I'm working on a box that I want to insert a 16th inch glass pane near the front opening of - but I'm not really sure how one goes about making such a small groove (or really any groove) with hand tools. I know that tongue and groove planes exist, but are so expensive and specialized... is there a simpler (even if it's more labor intensive) way to do this? I thought about sawing the outsides of the groove with a handsaw and trying to "scrape" out the middle, but can't think of what tools would be useful for said "scraping"... maybe I'm thinking about it all wrong. Thanks for any help. Still quite new to hand tools.

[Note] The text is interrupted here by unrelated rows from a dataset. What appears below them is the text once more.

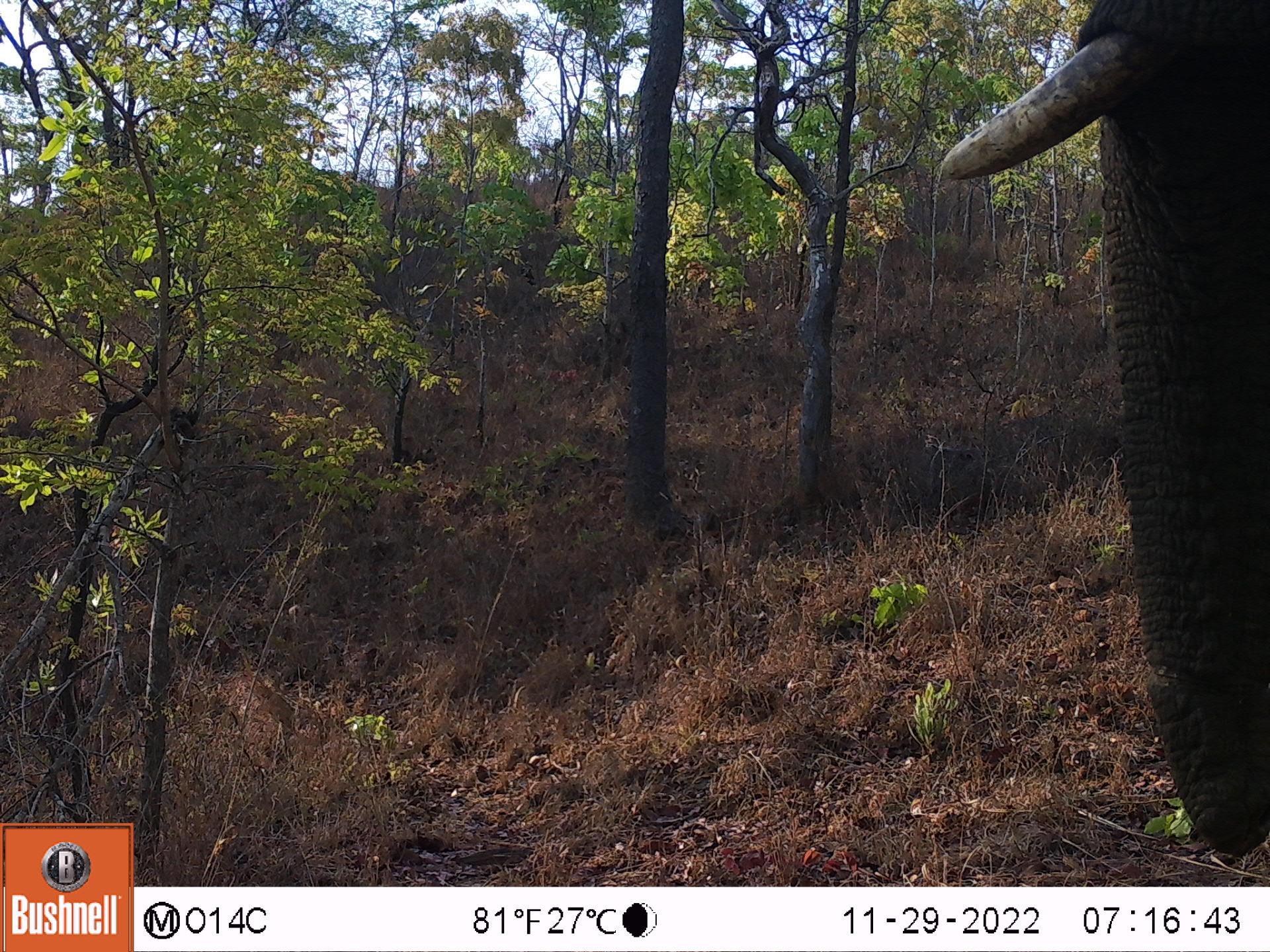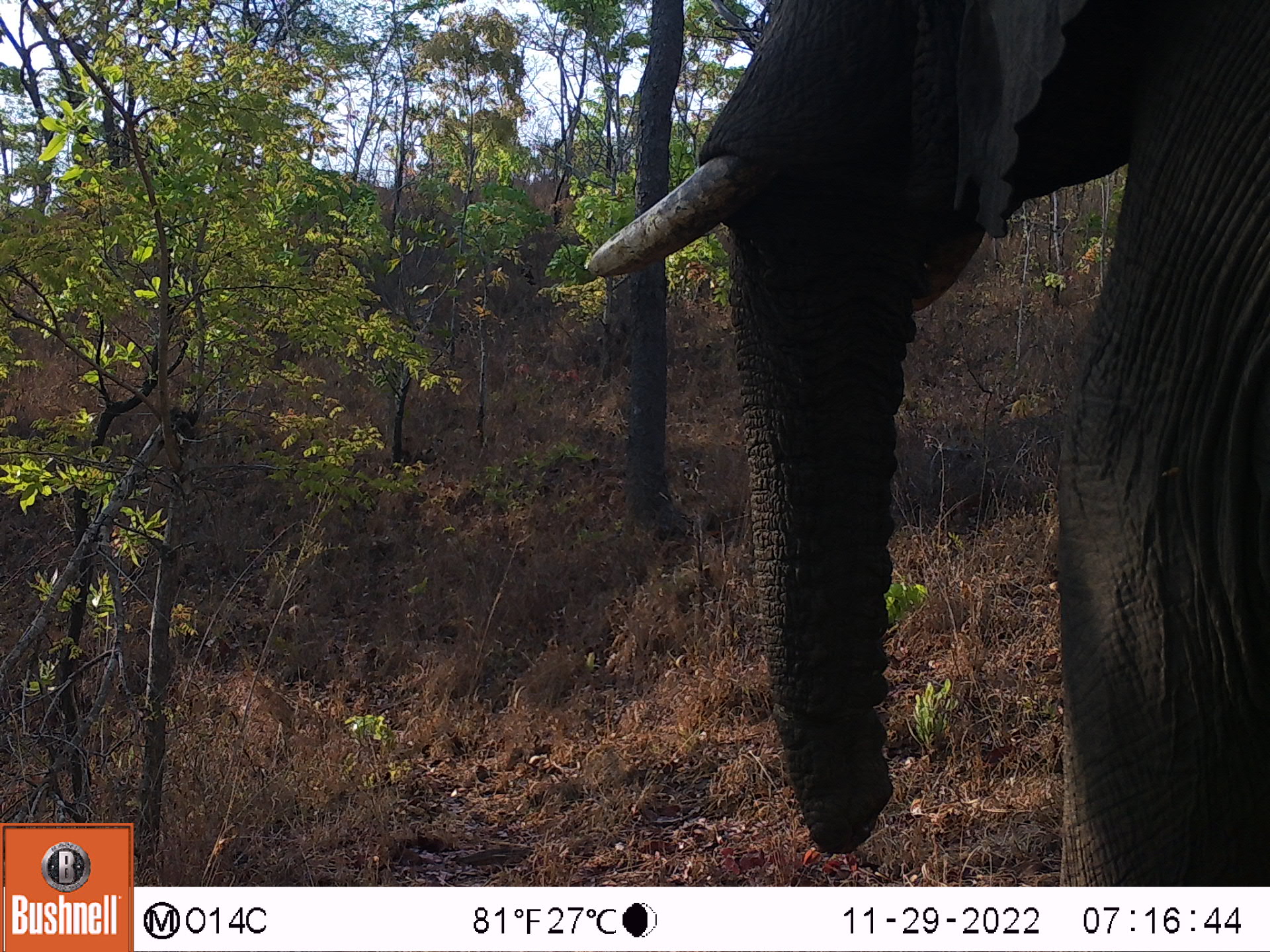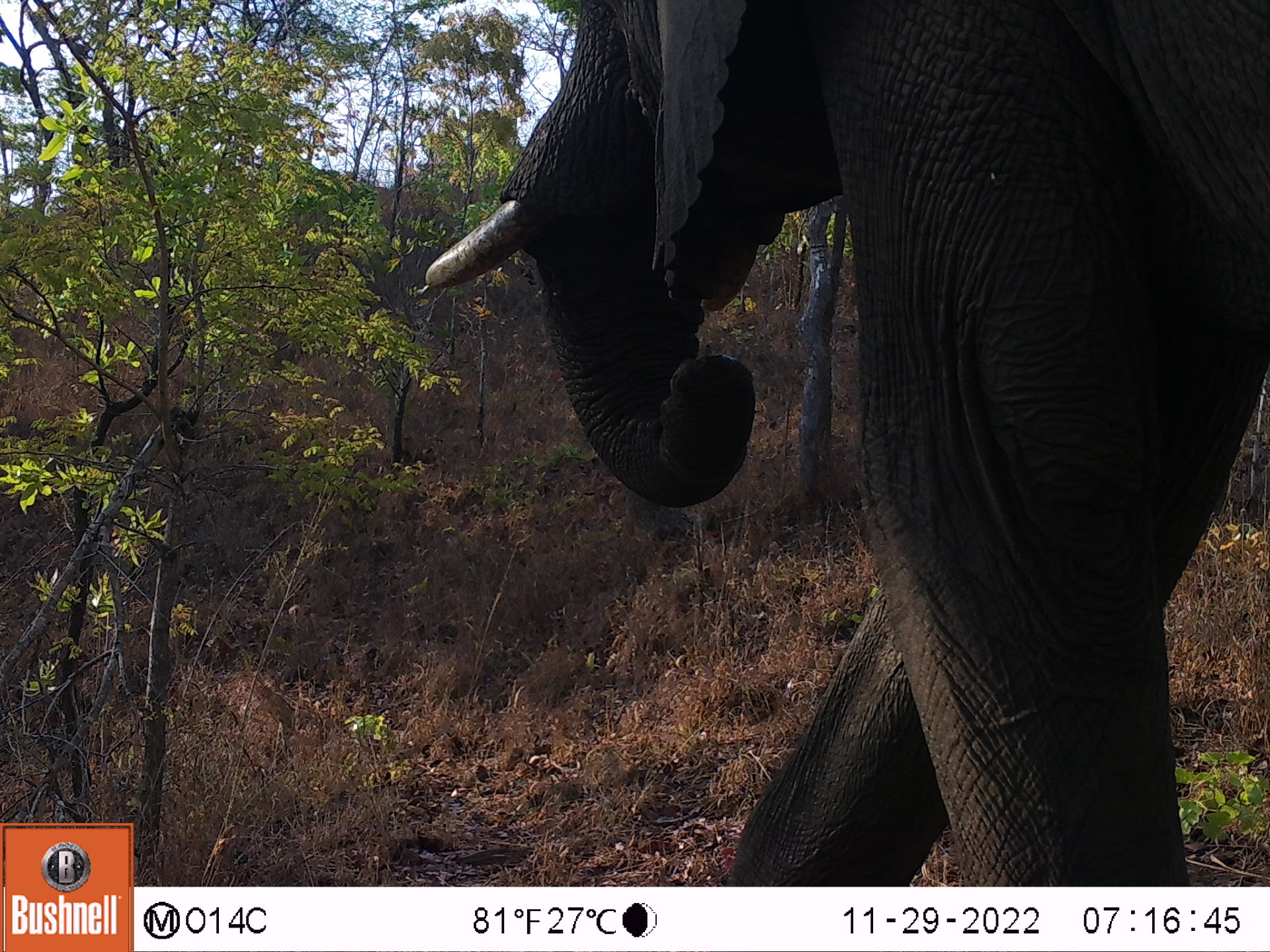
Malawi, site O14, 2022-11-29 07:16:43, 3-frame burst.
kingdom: Animalia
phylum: Chordata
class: Mammalia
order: Proboscidea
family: Elephantidae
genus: Loxodonta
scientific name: Loxodonta africana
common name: african savanna elephant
African savanna elephant (Loxodonta africana), count 1.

Along the grain if that makes a difference.


----------



## Keith Mathewson (Sep 23, 2010)

You can make a simple scratch stock out of an old card scraper and insert it into a piece of wood with a fence.


----------



## firemedic (Dec 26, 2010)

Would making a rabbet with glass stay (small strips) behind it be an option or must the the glass be captive without means of being replaced were it broken?


----------



## Wrangler02 (Apr 15, 2011)

Before I had my Stanley 45 Combination Plane; I defined the edges of the groove with my marking gage and chopped the waste out with a cheap (Marples) chisel ground to the thickness of the glass.


----------



## Calzone (May 15, 2012)

Handsaw would work fine, I would think


----------



## HandToolGuy (Dec 10, 2011)

Calzone said:


> Handsaw would work fine, I would think


Except that this groove is stopped, right?


----------



## Bifidus (Oct 9, 2012)

It is a stopped groove. Since I'm trying, for the sake of learning, to avoid any hardware or glue, I think fashioning a card scraper for the job is exactly the answer I was looking for, though this _will_ make the glass difficult to replace, in which case I'll use the glass stay idea. Thanks for all your help!


----------